═════ Estratto ═════
Corte di Cassazione, civile, Ordinanza|30 marzo 2022| n. 10258.
Il giudizio sulla necessità che una clausola contrattuale sia specificamente approvata per iscritto non può essere compiuto per la prima volta in sede di legittimità perché la valutazione circa la natura della clausola richiede un giudizio di fatto che si può formulare soltanto attraverso l’interpretazione della clausola stessa nel contesto complessivo del contratto, allo scopo di stabilirne il significato e la portata.
═════ Righe ═════
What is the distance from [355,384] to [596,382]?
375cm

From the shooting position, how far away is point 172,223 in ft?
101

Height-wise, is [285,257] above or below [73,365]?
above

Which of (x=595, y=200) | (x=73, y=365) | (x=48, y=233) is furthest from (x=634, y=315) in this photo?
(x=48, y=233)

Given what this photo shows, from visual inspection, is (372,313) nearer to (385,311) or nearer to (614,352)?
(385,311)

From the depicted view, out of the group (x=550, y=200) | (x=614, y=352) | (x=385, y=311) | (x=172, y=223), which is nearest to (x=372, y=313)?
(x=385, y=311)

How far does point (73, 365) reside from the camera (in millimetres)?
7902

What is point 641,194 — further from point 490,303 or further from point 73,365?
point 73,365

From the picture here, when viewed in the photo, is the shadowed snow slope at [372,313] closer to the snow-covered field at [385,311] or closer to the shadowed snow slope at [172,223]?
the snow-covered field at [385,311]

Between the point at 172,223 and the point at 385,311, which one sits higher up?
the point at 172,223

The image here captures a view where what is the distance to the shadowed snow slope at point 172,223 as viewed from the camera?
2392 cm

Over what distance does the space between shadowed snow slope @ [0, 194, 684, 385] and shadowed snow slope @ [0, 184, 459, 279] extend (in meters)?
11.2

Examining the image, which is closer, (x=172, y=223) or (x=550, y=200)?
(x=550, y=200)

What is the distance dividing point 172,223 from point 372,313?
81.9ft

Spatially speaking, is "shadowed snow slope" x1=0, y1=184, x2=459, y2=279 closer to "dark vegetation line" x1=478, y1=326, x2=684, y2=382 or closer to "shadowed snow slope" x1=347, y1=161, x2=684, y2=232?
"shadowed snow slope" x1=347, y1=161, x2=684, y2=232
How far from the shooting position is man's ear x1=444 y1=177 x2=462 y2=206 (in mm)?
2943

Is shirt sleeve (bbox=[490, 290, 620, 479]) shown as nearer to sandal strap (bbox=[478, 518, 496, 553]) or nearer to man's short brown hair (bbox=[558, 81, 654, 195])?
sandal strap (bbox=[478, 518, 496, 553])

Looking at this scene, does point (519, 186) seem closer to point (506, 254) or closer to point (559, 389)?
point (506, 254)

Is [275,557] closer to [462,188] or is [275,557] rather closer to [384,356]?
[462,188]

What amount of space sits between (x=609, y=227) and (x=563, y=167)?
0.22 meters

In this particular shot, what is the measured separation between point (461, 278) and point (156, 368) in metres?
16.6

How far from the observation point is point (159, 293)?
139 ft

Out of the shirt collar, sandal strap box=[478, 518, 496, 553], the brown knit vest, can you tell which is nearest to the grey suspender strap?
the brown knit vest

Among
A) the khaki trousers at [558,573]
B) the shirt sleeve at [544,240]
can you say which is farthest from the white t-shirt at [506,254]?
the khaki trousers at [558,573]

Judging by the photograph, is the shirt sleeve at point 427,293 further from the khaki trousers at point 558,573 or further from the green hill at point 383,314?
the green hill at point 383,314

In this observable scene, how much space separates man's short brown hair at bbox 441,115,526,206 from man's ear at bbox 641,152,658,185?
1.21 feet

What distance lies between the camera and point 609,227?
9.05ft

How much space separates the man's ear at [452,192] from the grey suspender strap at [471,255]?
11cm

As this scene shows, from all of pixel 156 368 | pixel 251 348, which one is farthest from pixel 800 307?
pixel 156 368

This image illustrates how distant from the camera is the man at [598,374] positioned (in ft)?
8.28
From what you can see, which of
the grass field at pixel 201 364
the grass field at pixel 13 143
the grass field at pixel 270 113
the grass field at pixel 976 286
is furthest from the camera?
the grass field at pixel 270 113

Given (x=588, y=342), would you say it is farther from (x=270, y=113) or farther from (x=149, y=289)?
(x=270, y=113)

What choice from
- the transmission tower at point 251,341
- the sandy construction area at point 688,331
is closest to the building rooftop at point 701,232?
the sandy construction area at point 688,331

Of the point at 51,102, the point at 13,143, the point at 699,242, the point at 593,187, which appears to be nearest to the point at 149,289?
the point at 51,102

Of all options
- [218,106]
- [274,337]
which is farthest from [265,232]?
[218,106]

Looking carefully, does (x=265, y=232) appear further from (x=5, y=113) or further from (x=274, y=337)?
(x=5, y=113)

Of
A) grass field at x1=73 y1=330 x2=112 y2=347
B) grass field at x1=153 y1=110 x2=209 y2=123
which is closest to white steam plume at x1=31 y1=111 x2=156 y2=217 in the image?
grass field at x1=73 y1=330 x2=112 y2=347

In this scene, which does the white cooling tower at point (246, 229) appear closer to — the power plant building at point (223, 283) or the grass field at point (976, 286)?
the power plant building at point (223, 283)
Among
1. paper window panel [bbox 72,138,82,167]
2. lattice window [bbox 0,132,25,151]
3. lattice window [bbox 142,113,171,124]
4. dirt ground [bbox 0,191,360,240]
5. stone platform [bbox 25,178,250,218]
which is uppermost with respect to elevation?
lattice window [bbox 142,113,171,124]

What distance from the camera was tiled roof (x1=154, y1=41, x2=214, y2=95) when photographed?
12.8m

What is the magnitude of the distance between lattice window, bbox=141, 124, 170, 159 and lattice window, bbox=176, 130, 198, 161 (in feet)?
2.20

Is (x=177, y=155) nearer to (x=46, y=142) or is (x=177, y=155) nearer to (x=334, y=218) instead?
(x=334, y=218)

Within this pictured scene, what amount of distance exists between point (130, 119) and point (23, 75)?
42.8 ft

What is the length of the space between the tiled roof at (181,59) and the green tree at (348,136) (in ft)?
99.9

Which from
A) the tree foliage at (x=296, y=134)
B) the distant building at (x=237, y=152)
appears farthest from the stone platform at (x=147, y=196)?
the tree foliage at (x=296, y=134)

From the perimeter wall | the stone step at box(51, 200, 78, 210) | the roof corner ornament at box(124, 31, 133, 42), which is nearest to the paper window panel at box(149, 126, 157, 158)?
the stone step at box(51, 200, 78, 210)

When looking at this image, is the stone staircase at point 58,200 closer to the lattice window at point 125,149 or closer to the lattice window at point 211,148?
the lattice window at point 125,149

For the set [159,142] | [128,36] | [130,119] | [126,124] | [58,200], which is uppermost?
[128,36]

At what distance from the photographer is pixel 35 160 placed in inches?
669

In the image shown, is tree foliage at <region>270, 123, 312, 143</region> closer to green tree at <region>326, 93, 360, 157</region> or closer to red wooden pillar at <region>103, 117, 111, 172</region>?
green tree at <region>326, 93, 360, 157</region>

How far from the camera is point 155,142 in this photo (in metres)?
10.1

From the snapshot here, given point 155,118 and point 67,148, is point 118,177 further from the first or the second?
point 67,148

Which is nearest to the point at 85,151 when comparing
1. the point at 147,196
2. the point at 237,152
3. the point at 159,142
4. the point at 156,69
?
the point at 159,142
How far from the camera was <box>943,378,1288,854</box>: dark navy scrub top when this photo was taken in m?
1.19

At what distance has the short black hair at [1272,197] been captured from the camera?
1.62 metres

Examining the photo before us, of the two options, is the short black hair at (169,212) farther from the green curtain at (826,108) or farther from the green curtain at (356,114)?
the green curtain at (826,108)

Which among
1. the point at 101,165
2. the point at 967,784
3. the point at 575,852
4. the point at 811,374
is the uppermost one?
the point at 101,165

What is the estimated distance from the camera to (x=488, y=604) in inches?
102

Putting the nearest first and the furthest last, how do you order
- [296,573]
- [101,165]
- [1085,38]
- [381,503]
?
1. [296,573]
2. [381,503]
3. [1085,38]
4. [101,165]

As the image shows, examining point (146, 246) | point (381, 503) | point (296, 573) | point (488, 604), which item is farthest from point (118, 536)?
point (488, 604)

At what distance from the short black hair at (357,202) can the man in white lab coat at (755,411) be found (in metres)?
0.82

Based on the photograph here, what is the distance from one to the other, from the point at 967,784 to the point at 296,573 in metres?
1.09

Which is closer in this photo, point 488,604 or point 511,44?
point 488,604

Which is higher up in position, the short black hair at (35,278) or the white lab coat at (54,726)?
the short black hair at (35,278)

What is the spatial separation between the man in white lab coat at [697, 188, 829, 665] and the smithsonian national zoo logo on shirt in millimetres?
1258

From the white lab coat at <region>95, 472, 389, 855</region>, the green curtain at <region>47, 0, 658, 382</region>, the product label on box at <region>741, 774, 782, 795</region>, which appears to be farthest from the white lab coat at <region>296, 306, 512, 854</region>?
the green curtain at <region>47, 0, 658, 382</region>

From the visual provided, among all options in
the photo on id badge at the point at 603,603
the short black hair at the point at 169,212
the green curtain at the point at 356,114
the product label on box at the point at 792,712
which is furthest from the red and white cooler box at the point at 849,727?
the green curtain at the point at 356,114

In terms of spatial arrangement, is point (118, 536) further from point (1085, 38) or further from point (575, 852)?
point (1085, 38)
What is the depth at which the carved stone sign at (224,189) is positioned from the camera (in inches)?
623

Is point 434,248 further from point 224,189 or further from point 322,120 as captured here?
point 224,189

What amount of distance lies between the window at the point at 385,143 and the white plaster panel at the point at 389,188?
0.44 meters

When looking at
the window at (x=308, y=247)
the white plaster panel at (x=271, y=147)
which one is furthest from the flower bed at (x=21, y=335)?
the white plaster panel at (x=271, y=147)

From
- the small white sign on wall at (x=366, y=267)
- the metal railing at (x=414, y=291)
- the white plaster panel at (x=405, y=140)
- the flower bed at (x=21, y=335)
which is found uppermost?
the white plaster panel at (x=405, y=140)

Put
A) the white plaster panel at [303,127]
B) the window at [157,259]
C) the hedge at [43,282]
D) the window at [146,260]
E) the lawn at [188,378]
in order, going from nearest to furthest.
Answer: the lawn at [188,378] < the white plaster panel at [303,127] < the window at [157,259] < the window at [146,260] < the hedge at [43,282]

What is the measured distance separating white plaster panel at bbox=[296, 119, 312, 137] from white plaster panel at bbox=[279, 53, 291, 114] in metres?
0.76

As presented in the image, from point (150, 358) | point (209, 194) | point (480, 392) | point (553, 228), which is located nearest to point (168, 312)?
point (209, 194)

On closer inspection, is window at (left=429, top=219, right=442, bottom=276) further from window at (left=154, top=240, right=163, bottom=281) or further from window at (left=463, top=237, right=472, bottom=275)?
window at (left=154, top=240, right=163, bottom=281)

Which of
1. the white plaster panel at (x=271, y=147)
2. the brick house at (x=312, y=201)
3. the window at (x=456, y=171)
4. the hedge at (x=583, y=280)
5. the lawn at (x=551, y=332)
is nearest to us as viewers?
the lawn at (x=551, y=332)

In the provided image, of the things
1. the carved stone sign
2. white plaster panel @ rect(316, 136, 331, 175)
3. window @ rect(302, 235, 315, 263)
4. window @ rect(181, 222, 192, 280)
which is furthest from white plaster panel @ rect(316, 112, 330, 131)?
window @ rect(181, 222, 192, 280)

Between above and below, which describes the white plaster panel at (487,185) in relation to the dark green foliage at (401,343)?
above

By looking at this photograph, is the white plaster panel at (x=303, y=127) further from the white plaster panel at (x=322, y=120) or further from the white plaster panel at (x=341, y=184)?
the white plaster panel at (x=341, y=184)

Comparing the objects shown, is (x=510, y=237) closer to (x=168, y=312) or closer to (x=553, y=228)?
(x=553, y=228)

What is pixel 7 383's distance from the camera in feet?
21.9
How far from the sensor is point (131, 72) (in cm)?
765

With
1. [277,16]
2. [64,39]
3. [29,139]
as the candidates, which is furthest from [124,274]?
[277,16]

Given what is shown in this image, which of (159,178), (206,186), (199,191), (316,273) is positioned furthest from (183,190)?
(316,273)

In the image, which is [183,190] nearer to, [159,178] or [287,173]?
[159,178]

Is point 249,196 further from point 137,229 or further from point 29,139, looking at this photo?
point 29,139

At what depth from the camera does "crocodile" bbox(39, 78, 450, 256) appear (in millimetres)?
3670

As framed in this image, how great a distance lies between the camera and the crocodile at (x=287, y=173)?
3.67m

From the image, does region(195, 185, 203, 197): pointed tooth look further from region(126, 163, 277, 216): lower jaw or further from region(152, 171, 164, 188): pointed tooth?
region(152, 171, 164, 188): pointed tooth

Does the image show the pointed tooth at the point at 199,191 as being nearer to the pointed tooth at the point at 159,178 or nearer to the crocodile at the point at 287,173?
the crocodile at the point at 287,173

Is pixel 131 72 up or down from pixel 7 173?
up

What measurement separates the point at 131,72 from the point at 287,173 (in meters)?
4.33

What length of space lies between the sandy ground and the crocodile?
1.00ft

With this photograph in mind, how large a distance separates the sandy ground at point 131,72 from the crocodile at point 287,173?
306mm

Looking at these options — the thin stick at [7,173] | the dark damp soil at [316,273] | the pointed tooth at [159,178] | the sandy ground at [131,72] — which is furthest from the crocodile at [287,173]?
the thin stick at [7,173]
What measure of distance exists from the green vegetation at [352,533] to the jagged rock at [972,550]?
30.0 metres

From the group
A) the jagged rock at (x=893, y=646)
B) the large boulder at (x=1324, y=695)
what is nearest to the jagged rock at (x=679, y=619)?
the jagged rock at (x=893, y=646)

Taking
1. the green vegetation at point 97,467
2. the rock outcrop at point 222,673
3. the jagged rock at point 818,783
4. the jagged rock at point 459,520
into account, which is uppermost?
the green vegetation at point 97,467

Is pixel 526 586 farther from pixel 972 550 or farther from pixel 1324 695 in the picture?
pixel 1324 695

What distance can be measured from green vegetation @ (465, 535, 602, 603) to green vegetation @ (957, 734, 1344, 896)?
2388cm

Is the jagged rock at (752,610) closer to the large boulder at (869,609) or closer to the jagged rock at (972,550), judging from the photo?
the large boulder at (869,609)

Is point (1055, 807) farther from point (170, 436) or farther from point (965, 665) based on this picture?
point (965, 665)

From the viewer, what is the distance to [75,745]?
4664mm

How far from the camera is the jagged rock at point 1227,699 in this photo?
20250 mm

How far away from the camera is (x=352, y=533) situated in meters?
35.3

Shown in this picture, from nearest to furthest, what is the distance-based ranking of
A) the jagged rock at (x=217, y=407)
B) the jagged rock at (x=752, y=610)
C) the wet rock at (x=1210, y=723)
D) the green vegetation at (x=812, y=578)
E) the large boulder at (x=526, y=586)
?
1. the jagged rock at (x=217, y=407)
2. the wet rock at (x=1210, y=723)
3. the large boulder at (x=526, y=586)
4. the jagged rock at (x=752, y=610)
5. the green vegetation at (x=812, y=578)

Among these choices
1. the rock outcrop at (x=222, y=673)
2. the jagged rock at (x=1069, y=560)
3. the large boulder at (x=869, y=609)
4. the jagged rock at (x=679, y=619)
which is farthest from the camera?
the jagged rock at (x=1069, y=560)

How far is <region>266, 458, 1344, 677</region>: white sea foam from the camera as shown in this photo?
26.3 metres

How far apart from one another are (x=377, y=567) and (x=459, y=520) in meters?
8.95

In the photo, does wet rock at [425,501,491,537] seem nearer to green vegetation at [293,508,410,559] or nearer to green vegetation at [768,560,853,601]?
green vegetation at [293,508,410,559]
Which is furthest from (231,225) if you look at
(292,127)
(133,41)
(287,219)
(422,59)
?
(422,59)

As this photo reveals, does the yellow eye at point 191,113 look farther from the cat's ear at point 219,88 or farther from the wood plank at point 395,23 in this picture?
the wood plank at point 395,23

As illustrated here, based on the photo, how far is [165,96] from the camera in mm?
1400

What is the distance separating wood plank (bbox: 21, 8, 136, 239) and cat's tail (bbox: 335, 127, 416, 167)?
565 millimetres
═════
◆ **Consegna**: Copi testualmente il passo dell'estratto che va da "Corte di Cassazione, civile, Ordinanza|30" a "e la portata.". Le righe non hanno alcun rilievo ai fini di quanto richiesto.

◆ **Risposta**:
Corte di Cassazione, civile, Ordinanza|30 marzo 2022| n. 10258.
Il giudizio sulla necessità che una clausola contrattuale sia specificamente approvata per iscritto non può essere compiuto per la prima volta in sede di legittimità perché la valutazione circa la natura della clausola richiede un giudizio di fatto che si può formulare soltanto attraverso l’interpretazione della clausola stessa nel contesto complessivo del contratto, allo scopo di stabilirne il significato e la portata.